Dr. Michael Delahoyde
Washington State University
What is it?
It's certainly occasional: a Valentine's Day poem. Valentine's Day was
observed as a court holiday and did not filter down until later.
- An astronomical allegory for planetary events in a particular year?
By consensus, 1385 fits best; but exact conditions occurred at no time
between 1369 and 1400.
And what about the Proem and Complaint proper?
- An allegory of a court scandal?
Copyist John Shirley's rubric states the poem was "made" by Chaucer
at the command of John of Gaunt.
- A mumming? An aristocratic entertainment?
The poem survives in 8 manuscripts, so it was popular at court. Perhaps
it connects to the orders of the flower and the leaf at court -- the
vague ritualistic gaming.
The complaint is atypically highlighted; performance is announced and
addressed to knights, ladies, and lovers finally.

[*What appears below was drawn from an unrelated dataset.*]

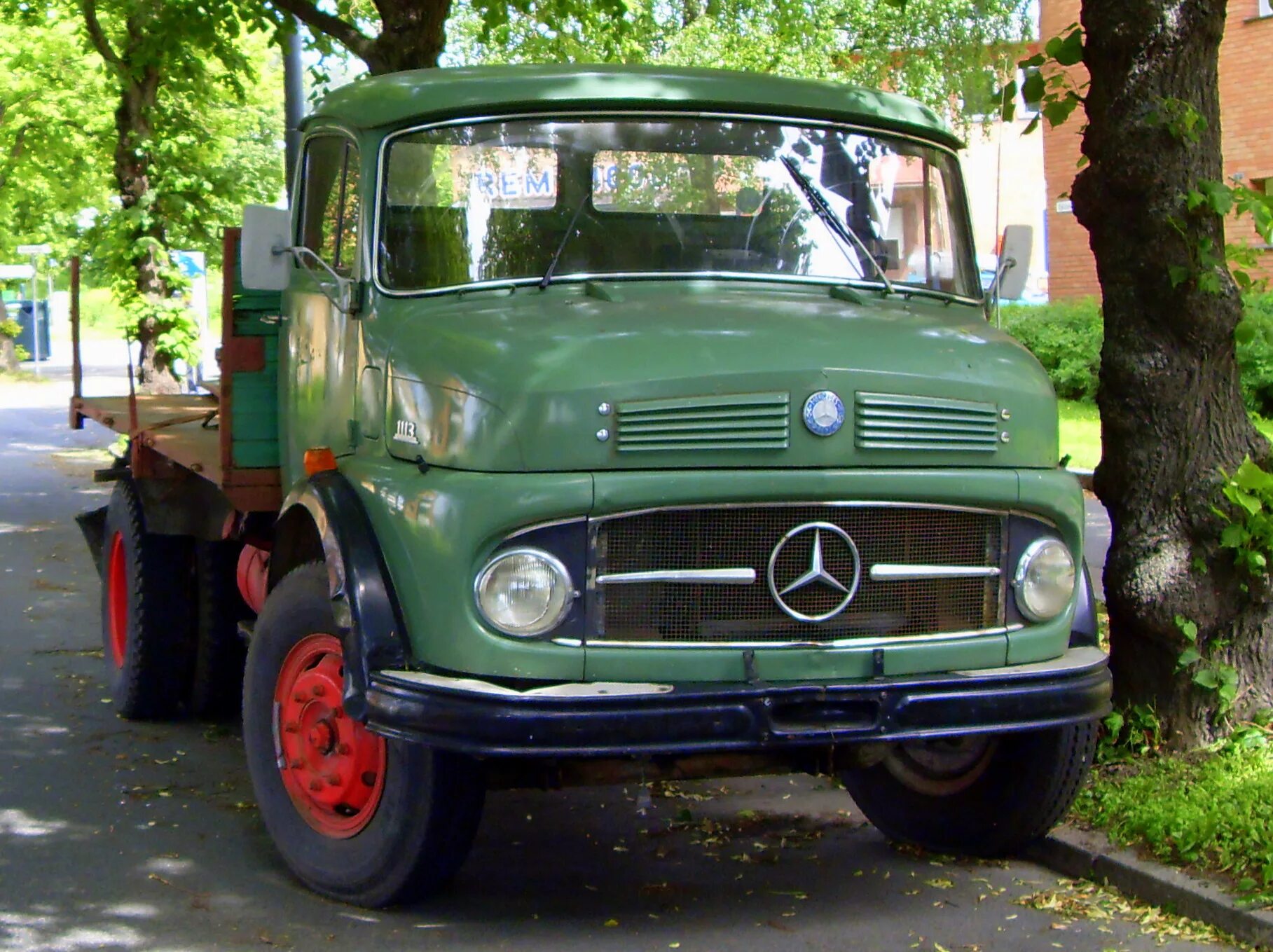 Старый грузовик мерседес. Mercedes-benz lp333 1958 г. Mercedes-benz l1111. Старый грузовик мерседес. Мерседес бенц lp.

Why the bird persona? (One hopes Chaucer did not have to recite in
a duck suit....)
Why is the complaint unintegrated?
Evidence of prior composition and tacked on?
Evidence that it is specific to this situation?
Williams, George. A New View of Chaucer. Durham, NC: Duke
University Press, 1965. Chapter II: Chaucer and John of Gaunt, and
his chapter on the "Complaint of Mars" (56-65).